The root cause of this complexity is the build-to-order mind-set traditional in most IT organizations. The typical infrastructure may seem to be high tech but actually resembles an old-fashioned automobile: handmade by an expert craftsperson and customized to the specifications of an individual customer. Today an application developer typically specifies the exact server configuration for each application and the infrastructure group fulfills that request. The result: thousands of application silos, each with its own custom-configured hardware, and a jumble of often incompatible assets that greatly limit a company's flexibility and time to market. Since each server may be configured to meet an application's peak demand, which is rarely attained, vast amounts of expensive capacity sit unused across the infrastructure at any given time. Moreover, applications are tightly linked to individual servers and storage devices, so the excess capacity can't be shared.

Now, however, technological advances—combined with new skills and management practices—allow companies to shed this build-to-order approach. A decade into the challenging transition to distributed computing, infrastructure groups are managing client-server and Web-centered architectures with growing authority. Companies are adopting standardized application platforms and development languages. And today's high-performance processors, storage units, and networks ensure that infrastructure elements rarely need hand-tuning to meet the requirements of applications.

In response to these changes, some leading companies are beginning to adopt an entirely new model of infrastructure management—more off-the-shelf than build-to-order. Instead of specifying the hardware and the configuration needed for a business application ("I need this particular maker, model, and configuration for my network-attached storage box . . ."), developers specify a service requirement ("I need storage with high-speed scalability . . ."); rather than building systems to order, infrastructure groups create portfolios of "productized," reusable services. Streamlined, automated processes and technologies create a "factory" that delivers these products in optimal fashion (Exhibit 1). As product orders roll in, a factory manager monitors the infrastructure for capacity-planning and sourcing purposes.

────────

*INSTRUCTIONS*.
a) In the passage on IT infrastructure management, what do developers specify under the new model in place of hardware and configuration?
b) Quote the passage on IT infrastructure management word for word, starting at "In response to" and ending at "and sourcing purposes.".
c) Continue the passage on IT infrastructure management from its last sentence.
Nothing in the entries is needed for this work.

────────

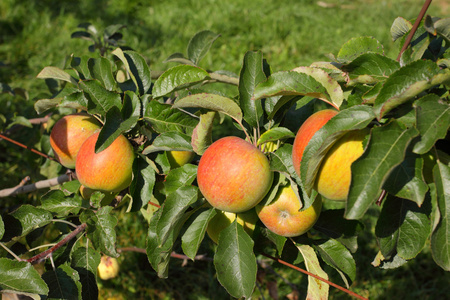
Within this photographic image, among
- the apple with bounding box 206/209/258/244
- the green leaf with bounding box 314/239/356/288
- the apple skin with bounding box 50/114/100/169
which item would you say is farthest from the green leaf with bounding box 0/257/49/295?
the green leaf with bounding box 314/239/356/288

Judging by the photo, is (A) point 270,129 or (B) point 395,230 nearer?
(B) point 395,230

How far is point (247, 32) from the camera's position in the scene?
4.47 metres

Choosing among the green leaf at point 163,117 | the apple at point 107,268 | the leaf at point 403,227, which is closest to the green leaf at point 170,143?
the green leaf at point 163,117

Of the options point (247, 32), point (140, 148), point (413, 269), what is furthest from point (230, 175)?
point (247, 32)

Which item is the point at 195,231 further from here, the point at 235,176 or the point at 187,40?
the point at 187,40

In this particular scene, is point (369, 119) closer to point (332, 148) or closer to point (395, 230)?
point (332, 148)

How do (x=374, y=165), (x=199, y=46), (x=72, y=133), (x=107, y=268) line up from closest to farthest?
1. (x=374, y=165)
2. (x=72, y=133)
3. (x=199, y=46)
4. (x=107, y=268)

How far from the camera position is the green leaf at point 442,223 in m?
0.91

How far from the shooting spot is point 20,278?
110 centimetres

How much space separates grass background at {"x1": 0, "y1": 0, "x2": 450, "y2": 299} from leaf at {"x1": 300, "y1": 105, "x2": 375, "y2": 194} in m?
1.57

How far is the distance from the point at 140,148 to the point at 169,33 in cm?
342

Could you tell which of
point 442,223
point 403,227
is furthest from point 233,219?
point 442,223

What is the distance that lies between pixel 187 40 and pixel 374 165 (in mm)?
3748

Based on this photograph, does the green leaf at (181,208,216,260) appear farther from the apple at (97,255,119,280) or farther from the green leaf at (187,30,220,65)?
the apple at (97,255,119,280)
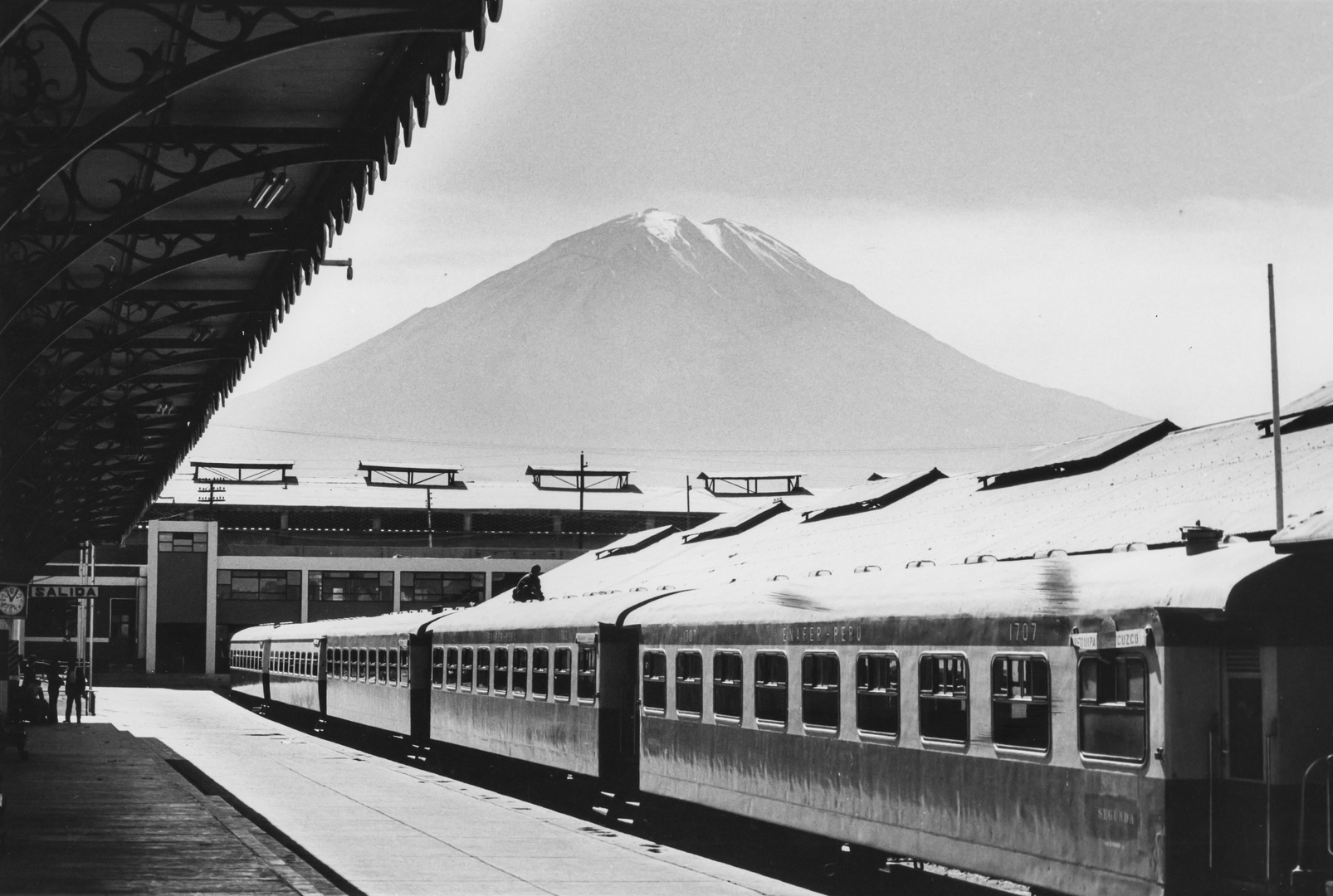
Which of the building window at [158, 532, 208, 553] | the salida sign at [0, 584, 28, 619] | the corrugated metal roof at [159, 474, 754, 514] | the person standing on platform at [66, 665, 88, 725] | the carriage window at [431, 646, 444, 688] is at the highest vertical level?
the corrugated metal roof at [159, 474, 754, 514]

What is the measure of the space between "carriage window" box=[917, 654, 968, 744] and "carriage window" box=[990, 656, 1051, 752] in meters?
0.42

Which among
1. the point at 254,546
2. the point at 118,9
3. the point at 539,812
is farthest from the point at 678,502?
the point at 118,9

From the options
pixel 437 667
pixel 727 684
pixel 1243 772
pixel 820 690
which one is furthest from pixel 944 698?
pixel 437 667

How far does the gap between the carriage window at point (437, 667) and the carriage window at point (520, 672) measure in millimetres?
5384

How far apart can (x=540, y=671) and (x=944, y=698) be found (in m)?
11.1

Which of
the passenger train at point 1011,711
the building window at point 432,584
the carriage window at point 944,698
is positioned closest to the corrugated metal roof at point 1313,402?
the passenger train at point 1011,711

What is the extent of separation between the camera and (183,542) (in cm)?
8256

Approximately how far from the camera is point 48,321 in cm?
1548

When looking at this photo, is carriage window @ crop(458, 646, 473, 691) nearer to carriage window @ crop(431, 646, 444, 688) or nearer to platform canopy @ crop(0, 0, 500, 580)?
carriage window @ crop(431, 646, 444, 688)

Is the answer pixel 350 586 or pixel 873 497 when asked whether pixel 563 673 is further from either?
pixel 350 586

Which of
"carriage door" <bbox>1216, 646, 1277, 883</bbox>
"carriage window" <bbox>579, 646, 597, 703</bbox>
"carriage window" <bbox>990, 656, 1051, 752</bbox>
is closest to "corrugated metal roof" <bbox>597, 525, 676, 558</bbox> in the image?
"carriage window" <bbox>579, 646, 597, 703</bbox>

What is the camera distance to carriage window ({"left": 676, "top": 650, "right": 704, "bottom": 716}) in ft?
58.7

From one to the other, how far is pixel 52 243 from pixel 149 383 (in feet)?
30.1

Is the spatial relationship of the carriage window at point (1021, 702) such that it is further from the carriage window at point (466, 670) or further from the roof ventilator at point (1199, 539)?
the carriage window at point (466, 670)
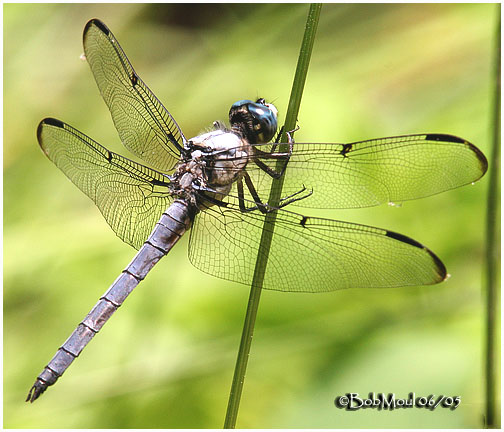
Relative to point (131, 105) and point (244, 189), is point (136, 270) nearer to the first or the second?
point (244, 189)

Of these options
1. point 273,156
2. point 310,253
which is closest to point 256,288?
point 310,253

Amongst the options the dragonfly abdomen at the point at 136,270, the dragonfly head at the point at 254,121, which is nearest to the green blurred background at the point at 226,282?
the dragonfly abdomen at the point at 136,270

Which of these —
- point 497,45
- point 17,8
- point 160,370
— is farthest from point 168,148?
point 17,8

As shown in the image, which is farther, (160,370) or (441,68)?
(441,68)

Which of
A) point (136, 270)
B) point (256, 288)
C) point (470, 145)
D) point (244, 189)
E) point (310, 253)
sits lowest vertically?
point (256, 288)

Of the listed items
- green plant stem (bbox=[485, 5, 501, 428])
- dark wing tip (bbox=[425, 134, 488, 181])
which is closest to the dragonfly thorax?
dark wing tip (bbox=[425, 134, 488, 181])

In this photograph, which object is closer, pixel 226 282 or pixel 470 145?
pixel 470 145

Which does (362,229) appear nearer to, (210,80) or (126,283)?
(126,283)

────────

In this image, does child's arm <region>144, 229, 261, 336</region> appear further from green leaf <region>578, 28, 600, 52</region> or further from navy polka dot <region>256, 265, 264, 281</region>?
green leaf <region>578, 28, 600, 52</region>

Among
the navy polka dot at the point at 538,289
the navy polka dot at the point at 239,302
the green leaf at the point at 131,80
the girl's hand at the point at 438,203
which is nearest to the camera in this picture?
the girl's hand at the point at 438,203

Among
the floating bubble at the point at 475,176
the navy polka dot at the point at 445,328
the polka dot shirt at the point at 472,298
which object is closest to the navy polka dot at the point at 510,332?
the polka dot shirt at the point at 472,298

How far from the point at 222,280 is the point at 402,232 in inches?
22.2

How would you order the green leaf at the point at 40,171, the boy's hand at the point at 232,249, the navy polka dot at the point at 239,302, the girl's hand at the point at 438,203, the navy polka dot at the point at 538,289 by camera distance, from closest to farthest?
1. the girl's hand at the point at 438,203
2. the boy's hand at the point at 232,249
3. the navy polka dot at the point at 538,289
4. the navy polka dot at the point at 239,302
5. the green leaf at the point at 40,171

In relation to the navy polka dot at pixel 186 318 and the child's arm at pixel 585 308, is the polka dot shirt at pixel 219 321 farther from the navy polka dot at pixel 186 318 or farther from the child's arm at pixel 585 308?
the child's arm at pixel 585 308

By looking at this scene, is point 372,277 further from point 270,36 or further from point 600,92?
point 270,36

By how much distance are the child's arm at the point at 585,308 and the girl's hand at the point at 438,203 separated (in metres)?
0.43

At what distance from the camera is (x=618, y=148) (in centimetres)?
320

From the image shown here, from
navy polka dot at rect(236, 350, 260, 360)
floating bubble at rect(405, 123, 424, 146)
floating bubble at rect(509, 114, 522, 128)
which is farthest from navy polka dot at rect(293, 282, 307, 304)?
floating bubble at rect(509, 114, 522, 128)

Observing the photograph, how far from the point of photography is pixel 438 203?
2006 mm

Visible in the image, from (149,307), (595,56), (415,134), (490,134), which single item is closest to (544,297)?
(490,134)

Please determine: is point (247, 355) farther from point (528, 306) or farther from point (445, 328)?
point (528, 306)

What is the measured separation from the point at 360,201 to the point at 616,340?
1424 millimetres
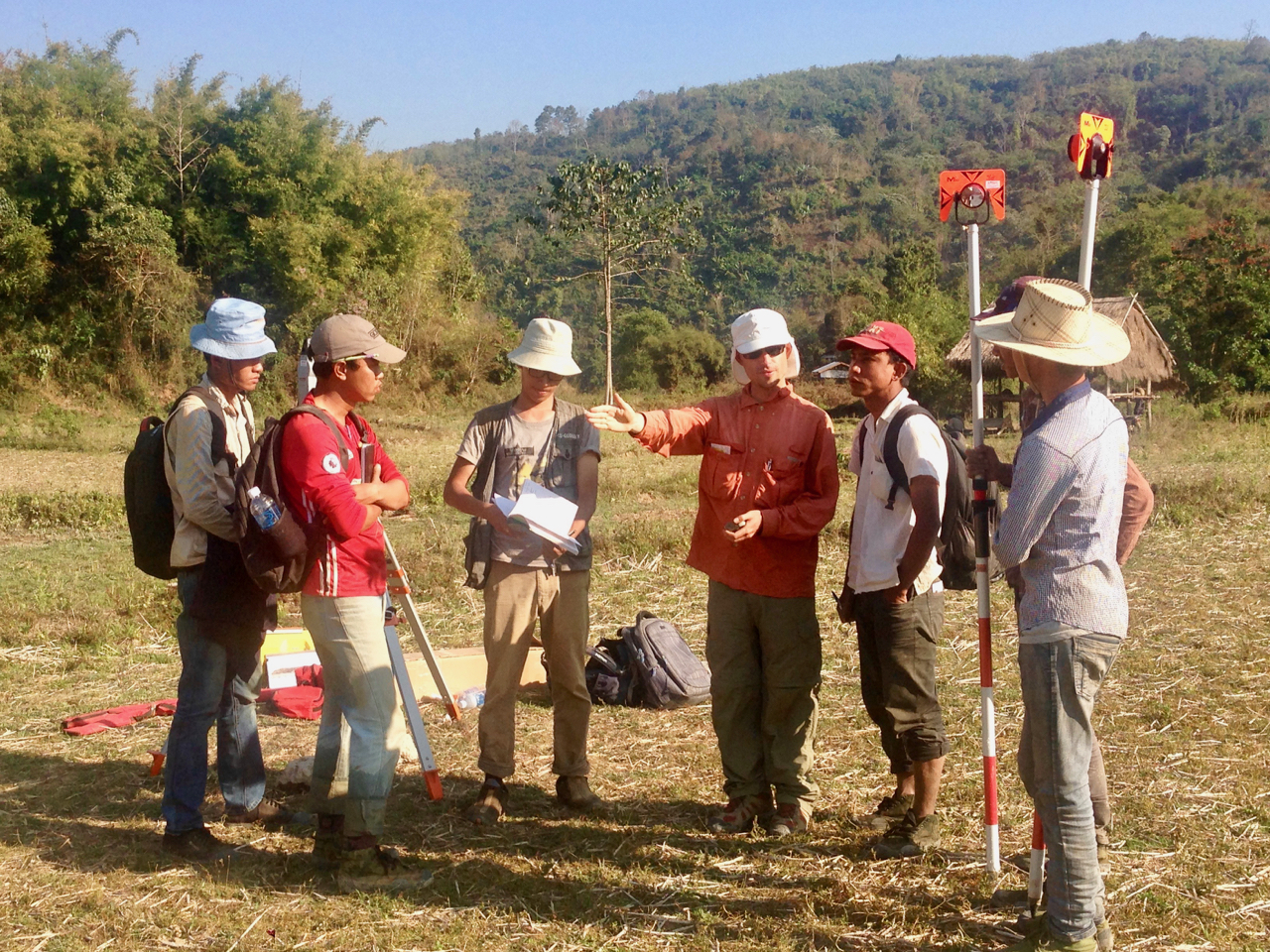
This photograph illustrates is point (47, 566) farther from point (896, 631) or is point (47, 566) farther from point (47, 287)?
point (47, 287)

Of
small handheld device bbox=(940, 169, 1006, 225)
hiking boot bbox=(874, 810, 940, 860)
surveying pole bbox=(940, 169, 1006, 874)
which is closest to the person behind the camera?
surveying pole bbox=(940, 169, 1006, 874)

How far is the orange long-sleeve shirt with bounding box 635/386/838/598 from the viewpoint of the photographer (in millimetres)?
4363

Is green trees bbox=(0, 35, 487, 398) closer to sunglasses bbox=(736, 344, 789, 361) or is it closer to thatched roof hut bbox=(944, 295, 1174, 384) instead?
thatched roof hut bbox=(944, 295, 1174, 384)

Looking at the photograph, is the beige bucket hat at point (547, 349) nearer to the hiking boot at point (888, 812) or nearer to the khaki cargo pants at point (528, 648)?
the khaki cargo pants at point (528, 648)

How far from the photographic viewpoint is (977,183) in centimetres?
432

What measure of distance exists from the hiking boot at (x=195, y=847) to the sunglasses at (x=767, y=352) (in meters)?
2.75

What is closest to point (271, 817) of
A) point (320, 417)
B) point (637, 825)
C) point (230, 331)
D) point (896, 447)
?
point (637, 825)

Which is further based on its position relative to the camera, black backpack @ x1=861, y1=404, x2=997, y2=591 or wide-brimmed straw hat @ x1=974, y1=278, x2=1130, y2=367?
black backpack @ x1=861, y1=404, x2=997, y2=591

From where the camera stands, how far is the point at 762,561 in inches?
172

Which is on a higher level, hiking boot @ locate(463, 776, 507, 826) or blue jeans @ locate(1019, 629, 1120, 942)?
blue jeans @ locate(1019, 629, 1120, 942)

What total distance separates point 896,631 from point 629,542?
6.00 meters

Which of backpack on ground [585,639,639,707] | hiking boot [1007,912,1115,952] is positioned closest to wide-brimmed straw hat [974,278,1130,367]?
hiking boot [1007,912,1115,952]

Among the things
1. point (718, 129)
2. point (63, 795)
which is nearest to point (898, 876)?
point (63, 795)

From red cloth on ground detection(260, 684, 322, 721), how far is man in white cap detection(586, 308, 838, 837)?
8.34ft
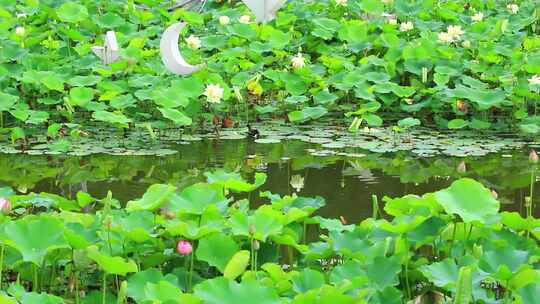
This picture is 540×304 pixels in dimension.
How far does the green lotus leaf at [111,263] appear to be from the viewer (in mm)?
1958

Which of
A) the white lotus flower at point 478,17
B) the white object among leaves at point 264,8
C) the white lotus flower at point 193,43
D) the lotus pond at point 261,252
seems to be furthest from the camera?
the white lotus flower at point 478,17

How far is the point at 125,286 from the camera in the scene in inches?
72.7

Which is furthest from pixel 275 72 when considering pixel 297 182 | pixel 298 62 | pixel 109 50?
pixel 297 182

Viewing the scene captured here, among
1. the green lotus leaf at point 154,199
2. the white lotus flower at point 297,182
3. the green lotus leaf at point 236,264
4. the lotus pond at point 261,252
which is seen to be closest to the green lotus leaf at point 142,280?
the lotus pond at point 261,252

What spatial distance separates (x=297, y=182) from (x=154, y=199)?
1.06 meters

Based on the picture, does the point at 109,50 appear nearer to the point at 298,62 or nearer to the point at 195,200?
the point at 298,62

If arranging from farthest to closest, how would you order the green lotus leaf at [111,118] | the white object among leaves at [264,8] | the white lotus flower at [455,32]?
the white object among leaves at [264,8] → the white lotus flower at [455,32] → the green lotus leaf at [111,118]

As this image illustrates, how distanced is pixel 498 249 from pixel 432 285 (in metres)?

────────

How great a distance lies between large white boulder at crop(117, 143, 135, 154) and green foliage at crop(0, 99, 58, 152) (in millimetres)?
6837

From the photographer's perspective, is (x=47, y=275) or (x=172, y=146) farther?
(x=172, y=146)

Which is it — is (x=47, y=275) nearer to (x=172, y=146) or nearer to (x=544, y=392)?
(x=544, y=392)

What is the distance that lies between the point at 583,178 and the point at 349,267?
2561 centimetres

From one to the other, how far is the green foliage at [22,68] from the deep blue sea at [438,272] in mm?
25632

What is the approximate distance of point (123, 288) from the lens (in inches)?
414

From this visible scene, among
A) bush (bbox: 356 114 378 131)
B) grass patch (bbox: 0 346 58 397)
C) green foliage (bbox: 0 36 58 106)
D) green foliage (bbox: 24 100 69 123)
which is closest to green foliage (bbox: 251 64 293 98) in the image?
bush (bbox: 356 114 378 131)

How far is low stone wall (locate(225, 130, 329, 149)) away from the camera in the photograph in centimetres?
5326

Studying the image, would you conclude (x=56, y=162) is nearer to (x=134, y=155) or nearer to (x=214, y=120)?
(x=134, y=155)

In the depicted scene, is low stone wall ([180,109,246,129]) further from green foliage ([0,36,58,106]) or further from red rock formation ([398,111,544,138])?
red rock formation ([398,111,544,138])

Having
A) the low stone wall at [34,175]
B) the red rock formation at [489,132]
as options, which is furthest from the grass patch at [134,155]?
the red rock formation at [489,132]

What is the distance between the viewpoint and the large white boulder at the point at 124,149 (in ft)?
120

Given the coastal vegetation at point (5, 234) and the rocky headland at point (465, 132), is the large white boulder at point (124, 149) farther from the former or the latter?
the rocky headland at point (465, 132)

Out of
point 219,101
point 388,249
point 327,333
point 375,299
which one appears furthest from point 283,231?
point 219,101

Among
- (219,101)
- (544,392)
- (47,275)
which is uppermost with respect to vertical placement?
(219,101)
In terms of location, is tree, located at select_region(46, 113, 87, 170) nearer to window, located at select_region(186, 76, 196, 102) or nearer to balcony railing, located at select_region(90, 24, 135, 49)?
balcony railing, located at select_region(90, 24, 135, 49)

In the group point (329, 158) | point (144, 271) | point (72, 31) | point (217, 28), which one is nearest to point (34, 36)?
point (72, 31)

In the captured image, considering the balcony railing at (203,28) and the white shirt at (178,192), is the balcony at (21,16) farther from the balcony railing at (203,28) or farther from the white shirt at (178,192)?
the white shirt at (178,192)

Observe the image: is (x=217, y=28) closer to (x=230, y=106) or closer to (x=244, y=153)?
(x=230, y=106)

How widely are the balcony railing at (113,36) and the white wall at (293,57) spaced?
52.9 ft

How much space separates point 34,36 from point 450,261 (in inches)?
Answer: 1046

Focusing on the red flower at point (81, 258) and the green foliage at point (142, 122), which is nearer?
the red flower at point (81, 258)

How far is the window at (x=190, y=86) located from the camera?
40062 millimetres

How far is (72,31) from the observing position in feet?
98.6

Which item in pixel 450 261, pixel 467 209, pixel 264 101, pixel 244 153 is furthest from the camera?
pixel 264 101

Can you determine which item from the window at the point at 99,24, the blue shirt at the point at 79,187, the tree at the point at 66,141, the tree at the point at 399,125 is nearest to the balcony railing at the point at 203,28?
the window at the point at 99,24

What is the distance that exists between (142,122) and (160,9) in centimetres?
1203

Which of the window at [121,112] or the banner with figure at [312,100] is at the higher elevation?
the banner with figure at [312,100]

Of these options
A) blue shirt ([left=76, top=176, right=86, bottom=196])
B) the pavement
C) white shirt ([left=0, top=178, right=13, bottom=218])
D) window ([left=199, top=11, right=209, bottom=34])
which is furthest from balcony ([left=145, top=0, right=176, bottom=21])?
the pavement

────────

*EXERCISE RESPONSES*.
a) A service requirement.

b)
In response to these changes, some leading companies are beginning to adopt an entirely new model of infrastructure management—more off-the-shelf than build-to-order. Instead of specifying the hardware and the configuration needed for a business application ("I need this particular maker, model, and configuration for my network-attached storage box . . ."), developers specify a service requirement ("I need storage with high-speed scalability . . ."); rather than building systems to order, infrastructure groups create portfolios of "productized," reusable services. Streamlined, automated processes and technologies create a "factory" that delivers these products in optimal fashion (Exhibit 1). As product orders roll in, a factory manager monitors the infrastructure for capacity-planning and sourcing purposes.

c)
Chart: A better way

With this model, filling an IT requirement is rather like shopping by catalog. A developer who needs a storage product, for instance, chooses from a portfolio of options, each described by service level (such as speed, capacity, or availability) and priced according to the infrastructure assets consumed (say, $7 a month for a gigabyte of managed storage). The system's transparency helps business users understand how demand drives the consumption and cost of resources.

Companies that make the transition gain big business benefits. By reducing complexity, eliminating redundant activity, and boosting the utilization of assets, they can make their infrastructure 20 to 30 percent more productive—on top of the benefit from previous efficiency efforts—thereby providing far greater output and flexibility. Even larger savings can be achieved by using low-cost, commodity assets when possible. Developers no longer must specify an application's technical underpinnings and can therefore focus on work that delivers greater business value; the new model improves times to market for new applications.

Nevertheless, making this transition calls for major organizational changes. Application developers must become adept at forecasting and managing demand so that, in turn, infrastructure groups can manage capacity more tightly. Infrastructure groups must develop new capabilities in product management and pricing as well as introduce new technologies such as grid computing and virtualization.1 As for CIOs, they must put in place a new model of governance to manage the new infrastructure organization.


The road forward

Deutsche Telekom knows firsthand the challenges involved: over 18 months, hoping to balance IT supply and demand, it implemented this new infrastructure-management model at two divisions (see sidebar, "Next-generation infrastructure at Deutsche Telekom"). In the old days, the company's IT infrastructure, like most, was a landscape of application silos. Today accurate forecasts of user demand are critical, so newly minted product managers must take a horizontal view, across applications, to assess the total needs of the business and create the right products. They must then work closely with infrastructure teams to align supply—infrastructure assets such as hardware, software, and storage—with demand.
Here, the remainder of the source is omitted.